Exercise aim
Switch "camera" to "observer" everywhere it appears in the lines below. Repeat the lines with everything else left unchanged.

Records shown

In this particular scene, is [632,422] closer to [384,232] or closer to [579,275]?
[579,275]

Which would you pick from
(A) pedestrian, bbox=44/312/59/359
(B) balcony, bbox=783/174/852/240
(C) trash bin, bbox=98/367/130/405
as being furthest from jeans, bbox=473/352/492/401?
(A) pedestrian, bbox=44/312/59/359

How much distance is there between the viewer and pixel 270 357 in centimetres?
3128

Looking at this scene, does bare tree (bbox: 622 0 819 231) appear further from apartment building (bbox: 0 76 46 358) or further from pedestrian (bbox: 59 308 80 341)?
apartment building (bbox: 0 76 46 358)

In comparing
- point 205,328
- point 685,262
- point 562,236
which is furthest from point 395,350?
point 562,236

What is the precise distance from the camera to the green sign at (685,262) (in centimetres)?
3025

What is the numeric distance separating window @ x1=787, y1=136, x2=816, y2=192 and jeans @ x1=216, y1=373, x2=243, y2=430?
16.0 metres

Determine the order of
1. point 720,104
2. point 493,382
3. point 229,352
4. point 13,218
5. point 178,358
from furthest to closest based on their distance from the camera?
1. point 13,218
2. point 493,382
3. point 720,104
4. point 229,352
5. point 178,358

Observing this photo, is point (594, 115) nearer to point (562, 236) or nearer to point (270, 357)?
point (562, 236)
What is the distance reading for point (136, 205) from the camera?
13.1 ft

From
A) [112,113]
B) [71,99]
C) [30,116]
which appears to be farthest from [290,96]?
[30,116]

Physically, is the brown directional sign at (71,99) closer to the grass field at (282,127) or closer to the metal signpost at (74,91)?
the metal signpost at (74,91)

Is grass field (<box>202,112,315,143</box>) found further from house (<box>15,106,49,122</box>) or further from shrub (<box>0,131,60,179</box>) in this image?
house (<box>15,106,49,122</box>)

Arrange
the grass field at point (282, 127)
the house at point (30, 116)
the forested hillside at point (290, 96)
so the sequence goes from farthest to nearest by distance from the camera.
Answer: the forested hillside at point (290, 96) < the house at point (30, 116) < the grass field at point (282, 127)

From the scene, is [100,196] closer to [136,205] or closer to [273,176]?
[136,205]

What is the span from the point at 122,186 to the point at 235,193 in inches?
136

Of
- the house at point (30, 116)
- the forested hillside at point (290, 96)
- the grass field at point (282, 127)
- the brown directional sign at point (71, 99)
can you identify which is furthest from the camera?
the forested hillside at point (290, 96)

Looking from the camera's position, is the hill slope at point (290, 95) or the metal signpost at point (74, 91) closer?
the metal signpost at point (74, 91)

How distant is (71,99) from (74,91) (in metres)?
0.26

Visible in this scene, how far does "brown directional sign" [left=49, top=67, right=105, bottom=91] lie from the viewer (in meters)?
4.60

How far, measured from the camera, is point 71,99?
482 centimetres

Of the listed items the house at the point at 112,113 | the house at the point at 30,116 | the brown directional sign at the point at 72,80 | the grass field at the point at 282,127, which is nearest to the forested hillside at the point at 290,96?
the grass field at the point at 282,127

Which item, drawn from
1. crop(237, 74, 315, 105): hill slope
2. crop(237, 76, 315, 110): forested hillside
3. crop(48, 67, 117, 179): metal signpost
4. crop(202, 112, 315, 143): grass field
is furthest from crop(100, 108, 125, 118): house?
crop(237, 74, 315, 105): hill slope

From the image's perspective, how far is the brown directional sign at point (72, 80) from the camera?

Correct answer
In this particular scene, is [632,422] closer to [384,232] or closer to [579,275]?
[579,275]

Which would you pick from
(A) pedestrian, bbox=44/312/59/359
(B) balcony, bbox=783/174/852/240
(C) trash bin, bbox=98/367/130/405
as being furthest from jeans, bbox=473/352/492/401?
(A) pedestrian, bbox=44/312/59/359

How much distance is there between the viewer and pixel 270 357 in centimetres?
3128

Looking at this scene, does bare tree (bbox: 622 0 819 231) appear further from apartment building (bbox: 0 76 46 358) or further from pedestrian (bbox: 59 308 80 341)?
apartment building (bbox: 0 76 46 358)

In comparing
- point 205,328
- point 685,262
- point 562,236
which is furthest from point 395,350?
point 562,236

What is the precise distance from the observer to the green sign at (685,262) (in centimetres)?
3025

What is the numeric distance separating window @ x1=787, y1=136, x2=816, y2=192 and jeans @ x1=216, y1=373, x2=243, y2=430?
16.0 metres

Determine the order of
1. point 720,104
2. point 493,382
3. point 229,352
4. point 13,218
5. point 178,358
from furthest to closest based on their distance from the observer?
1. point 13,218
2. point 493,382
3. point 720,104
4. point 229,352
5. point 178,358

Observing this photo, is point (594, 115) nearer to point (562, 236) or nearer to point (270, 357)?
point (562, 236)
What is the distance reading for point (136, 205) from the observer?
13.1 ft

From
A) [112,113]
B) [71,99]
C) [30,116]
which appears to be farthest from [290,96]?
[30,116]

Physically, is the brown directional sign at (71,99) closer to the grass field at (282,127) or closer to the metal signpost at (74,91)?
the metal signpost at (74,91)

Is grass field (<box>202,112,315,143</box>) found further from house (<box>15,106,49,122</box>) or further from shrub (<box>0,131,60,179</box>) in this image?
house (<box>15,106,49,122</box>)

Arrange
the grass field at point (282, 127)
the house at point (30, 116)
the forested hillside at point (290, 96)
so the sequence goes from farthest to nearest by distance from the observer.
Answer: the forested hillside at point (290, 96) < the house at point (30, 116) < the grass field at point (282, 127)

From the scene, is [100,196] closer to [136,205] or closer to [273,176]?
[136,205]

What is the span from the point at 122,186 to the point at 235,193 in inches?
136

Of
- the house at point (30, 116)
- the forested hillside at point (290, 96)
- the grass field at point (282, 127)
- the brown directional sign at point (71, 99)
can you identify which is furthest from the observer?
the forested hillside at point (290, 96)

Looking from the observer's position, is the hill slope at point (290, 95) or the metal signpost at point (74, 91) closer?
the metal signpost at point (74, 91)

How distant is (71,99) from (74,91) (in metres)?
0.26

Visible in this scene, how far does "brown directional sign" [left=49, top=67, right=105, bottom=91] lie from the viewer (in meters)?
4.60

How far, measured from the observer, is point 71,99?
482 centimetres

Of the listed items the house at the point at 112,113 | the house at the point at 30,116 | the brown directional sign at the point at 72,80 | the grass field at the point at 282,127, which is nearest to the forested hillside at the point at 290,96?
the grass field at the point at 282,127

Which item, drawn from
1. crop(237, 74, 315, 105): hill slope
2. crop(237, 76, 315, 110): forested hillside
3. crop(48, 67, 117, 179): metal signpost
4. crop(202, 112, 315, 143): grass field
is furthest from crop(100, 108, 125, 118): house?
crop(237, 74, 315, 105): hill slope

From the image's perspective, how far is the brown directional sign at point (72, 80) from the observer?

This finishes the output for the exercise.